Extract:
++++++

However, Limb sounding data from spaceborne DASH interferometers are typically processed using the onion-peeling inversion method, which has the disadvantage of propagating errors layer by layer. Phase distortions can result in errors that are more severe than those of ground-based DASH interferometers. This paper starts from theoretical derivation and extends the phase distortion correction method proposed by Wei et al.^[14] for ground-based DASH interferometers to the correction of phase distortion in spaceborne DASH interferometers, through theoretical analysis and numerical simulations, we thoroughly analyze the process of distortion correction for spaceborne DASH interferometers.

The DASH interferometer improves upon the MI by substituting the mirrors at the ends of its two arms with diffraction gratings. In one of the arms, an additional optical path difference is introduced to augment the sensitivity of phase measurements. The principle diagram of the DASH interferometer is illustrated in Fig. 1.

The incoming radiation undergoes division into two coherent wavefronts by a beam splitter. Subsequently, after reflection from diffraction gratings, these wavefronts reunite on the detector, creating a Fizeau fringe pattern. Unlike the Spatial Heterodyne Interferometer, where the zero optical path difference point is at the center of the detector, DASH shifts to a specific position on one side^[8]. For a ground-based DASH interferometer, the interference pattern recorded at position $x$ can be expressed as

$ I(x) = \int_0^\infty B (\sigma )\left\{ {1 + \cos \left[ {2{\text{π}} \left( {fx + 2\sigma \Delta d} \right)} \right]} \right\} {\rm d} \sigma \quad,$ (1)

++++++

Raw data:

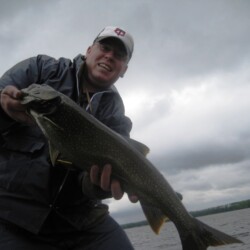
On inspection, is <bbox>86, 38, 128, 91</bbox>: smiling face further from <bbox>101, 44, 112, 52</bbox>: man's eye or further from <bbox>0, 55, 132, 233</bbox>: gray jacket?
<bbox>0, 55, 132, 233</bbox>: gray jacket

++++++

Written problem 1: Update the interferometer passage: give everything from "However, Limb sounding" down to "spaceborne DASH interferometers." with "onion-peeling" changed to "layer-stripping".
Written problem 2: Which optical parts does the interferometer passage mention?
Written problem 3: Summarize the interferometer passage in two sentences.

Final result 1:
However, Limb sounding data from spaceborne DASH interferometers are typically processed using the layer-stripping inversion method, which has the disadvantage of propagating errors layer by layer. Phase distortions can result in errors that are more severe than those of ground-based DASH interferometers. This paper starts from theoretical derivation and extends the phase distortion correction method proposed by Wei et al.^[14] for ground-based DASH interferometers to the correction of phase distortion in spaceborne DASH interferometers, through theoretical analysis and numerical simulations, we thoroughly analyze the process of distortion correction for spaceborne DASH interferometers.

Final result 2:
- Mirrors
- Diffraction gratings
- Beam splitter
- Detector

Final result 3: Limb sounding data from spaceborne DASH interferometers are usually processed with onion-peeling inversion, which propagates errors layer by layer, so the paper extends a phase distortion correction method by Wei et al. from ground-based to spaceborne DASH interferometers. The DASH interferometer replaces the mirrors of the MI with diffraction gratings and adds an optical path difference in one arm, so that the two wavefronts split by a beam splitter recombine on the detector as a Fizeau fringe pattern.